BitPolito Academy

Educational platform for Bitcoin study built at BitPolito. Upload slides, PDFs, or textbooks and interact with them through eight study actions: explain, summarize, retrieve, open_questions, quiz, oral, derive, compare.

Everything runs locally — no external API keys needed. The retrieval pipeline uses QVAC dense search (GTE-Large FP16) combined with BM25, cross-encoder reranking, MMR diversity, and optional Qwen3-4B for answer generation. A semantic cache (fastembed + Redis) avoids recomputing identical or near-identical queries.

Requirements

Dependency	Version
Node.js	≥ 22.17
Python	3.11
uv	latest
Redis	≥ 7

Redis is optional in development but required in production for background ingestion, semantic cache, token blacklist, and account lockout. SQLite is used in development — no PostgreSQL setup needed.

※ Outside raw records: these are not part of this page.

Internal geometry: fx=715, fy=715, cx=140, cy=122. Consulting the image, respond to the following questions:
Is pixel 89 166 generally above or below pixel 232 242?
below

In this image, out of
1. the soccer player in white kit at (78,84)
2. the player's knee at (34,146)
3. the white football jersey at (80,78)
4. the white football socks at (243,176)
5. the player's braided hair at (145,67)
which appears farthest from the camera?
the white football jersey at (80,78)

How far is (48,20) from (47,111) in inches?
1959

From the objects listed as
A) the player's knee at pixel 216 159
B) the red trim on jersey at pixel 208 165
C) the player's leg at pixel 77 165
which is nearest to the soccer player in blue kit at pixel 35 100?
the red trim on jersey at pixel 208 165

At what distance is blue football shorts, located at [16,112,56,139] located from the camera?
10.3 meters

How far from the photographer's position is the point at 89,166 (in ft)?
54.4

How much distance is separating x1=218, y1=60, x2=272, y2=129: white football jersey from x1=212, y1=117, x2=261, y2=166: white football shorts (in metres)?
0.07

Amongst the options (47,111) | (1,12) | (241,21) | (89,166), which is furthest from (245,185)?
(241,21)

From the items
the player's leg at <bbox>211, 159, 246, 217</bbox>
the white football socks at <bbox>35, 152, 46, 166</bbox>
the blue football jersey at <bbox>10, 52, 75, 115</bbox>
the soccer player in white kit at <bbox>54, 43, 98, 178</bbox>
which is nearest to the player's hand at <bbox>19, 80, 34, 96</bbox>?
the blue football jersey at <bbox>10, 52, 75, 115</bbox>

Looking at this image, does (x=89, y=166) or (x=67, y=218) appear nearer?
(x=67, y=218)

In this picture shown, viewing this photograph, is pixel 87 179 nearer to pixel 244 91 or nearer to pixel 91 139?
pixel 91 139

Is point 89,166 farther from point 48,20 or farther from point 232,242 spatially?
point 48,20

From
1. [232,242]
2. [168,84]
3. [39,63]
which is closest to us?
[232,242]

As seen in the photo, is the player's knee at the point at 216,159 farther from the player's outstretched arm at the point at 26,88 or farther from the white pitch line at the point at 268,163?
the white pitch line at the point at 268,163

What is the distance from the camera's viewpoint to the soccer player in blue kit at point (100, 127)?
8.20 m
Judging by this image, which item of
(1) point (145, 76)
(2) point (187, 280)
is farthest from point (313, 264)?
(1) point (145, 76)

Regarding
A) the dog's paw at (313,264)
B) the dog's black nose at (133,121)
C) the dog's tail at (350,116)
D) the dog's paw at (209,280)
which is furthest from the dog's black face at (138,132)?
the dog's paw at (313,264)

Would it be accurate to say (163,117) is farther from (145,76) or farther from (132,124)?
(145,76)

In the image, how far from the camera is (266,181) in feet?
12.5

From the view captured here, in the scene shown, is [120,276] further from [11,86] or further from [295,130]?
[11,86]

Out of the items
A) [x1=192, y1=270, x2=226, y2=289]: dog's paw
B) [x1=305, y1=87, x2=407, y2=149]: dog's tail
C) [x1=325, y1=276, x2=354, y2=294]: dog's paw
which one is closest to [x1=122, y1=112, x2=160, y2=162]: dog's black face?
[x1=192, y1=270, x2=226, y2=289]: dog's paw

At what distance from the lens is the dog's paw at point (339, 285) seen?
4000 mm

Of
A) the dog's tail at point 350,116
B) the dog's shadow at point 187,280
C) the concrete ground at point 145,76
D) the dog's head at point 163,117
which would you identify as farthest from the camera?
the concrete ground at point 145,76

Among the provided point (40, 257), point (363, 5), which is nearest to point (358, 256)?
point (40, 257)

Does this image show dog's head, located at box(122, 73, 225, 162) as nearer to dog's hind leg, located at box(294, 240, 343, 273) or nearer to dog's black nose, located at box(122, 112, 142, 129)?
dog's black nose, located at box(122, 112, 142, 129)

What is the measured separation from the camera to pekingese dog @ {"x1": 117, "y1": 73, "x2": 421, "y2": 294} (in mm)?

Disk and RAM: plan for ~4 GB of disk (embedding model ~670 MB + Qwen3-4B ~2.5 GB, downloaded on first run) and at least 8 GB RAM (~5 GB at runtime with the LLM loaded). 16 GB is more comfortable.

If you're on a machine with less than 8 GB free, set QVAC_LLM_ENABLED=false. The system will run in retrieval-only mode (~670 MB total): all study actions still return source passages, but there's no prose generation.

Quick Start (Docker)

# 1. Create root .env with database credentials
echo "DATABASE_URL=postgresql://bitcoin_academy:bitcoin_academy@postgres:5432/bitcoin_academy" > .env

# 2. Copy and configure service env files
cp services/ai/.env.example services/ai/.env
cp apps/web/.env.example     apps/web/.env.local

# 3. Start everything
docker compose up --build

docker compose up automatically merges docker-compose.yml with docker-compose.override.yml, which adds source mounts, hot reload, and exposed ports. To run the production base without the dev overrides:

docker compose -f docker-compose.yml up --build

Service	Dev URL
Frontend	http://localhost:3000 (through Caddy on :80 in prod)
Backend API	http://localhost:8000 (through Caddy on /api/* in prod)
Reverse proxy	http://localhost:80
QVAC service	http://localhost:3001
Interactive API docs	http://localhost:8000/docs (dev only)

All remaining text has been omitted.